Written task A =
Decide whether each statement agrees with the debate report below. Give yes or no for each, with the deciding words from the report quoted exactly.
(i) The debate took place on the second night of televised presidential debates.
(ii) Ahmadinejad produced proof for his accusation against Rafsanjani.
(iii) Khatami and Rafsanjani were present at the debate.
Written task B =
Answer these questions from the debate report below:
(i) What date does the photo caption give?
(ii) Which two former presidents did Ahmadinejad keep attacking?
(iii) According to Ahmadinejad, what did Rafsanjani's message tell the king about Ahmadinejad's term?
Written task C = From the debate report below, list every quality that Mousavi said the country should not be managed on.

Provided text =
Wednesday, June 3, 2009

Presidential Debates: Ahmadinejad vs. Mousavi


Ahmadinejad (left) facing Mousavi (right)
Tehran. 3 June 2009. Press TV Photo

In the second night of televised presidential debates, the incumbent, President Mahmoud Ahmadinejad, faced former premier and his main rival Mir Hossein Mousavi. Ahmadinejad tried not to debate Mousavi directly, but instead kept attacking former presidents Mohammad Khatami and Akbar Hashemi Rafsanjani, as if he was running against them.

Ahmadinejad accused Khatami and Rafsanjani of masterminding a plot to oust him from of power. He specifically accused Rafsanjani of sending a message to one of the kings of the neighboring countries, understood to be the Saudi monarch, in which he had told the king not to worry about Ahmadinejad, because “his term is over in 6 months.” Ahmadinejad did not produce any proof for his accusation.

Mousavi criticized Ahmadinejad for attacking the former presidents who were not even present in the debate. Mousavi observed that Ahmadinejad was using the tactic to shift the focus of the debate away from Mousavi’s criticism of Ahmadinejad administration’s policies.

In the sharpest attack against Ahmadinejad, Mousavi said he prefered the country to be managed not based on adventurism, instability, theatrics, superstition, secrecy, egotism, extremism and lack of regard to laws, but instead he preferred a management style based on calmness and sobriety, realism, transparency, cooperation and moderation.

Data block =

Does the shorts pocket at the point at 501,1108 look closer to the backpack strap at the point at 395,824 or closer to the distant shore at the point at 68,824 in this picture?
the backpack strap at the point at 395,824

Final answer A =
(i) Yes: "In the second night of televised presidential debates"
(ii) No: "Ahmadinejad did not produce any proof for his accusation."
(iii) No: "the former presidents who were not even present in the debate"

Final answer B =
(i) 3 June 2009
(ii) Mohammad Khatami and Akbar Hashemi Rafsanjani
(iii) That "his term is over in 6 months."

Final answer C = adventurism, instability, theatrics, superstition, secrecy, egotism, extremism, lack of regard to laws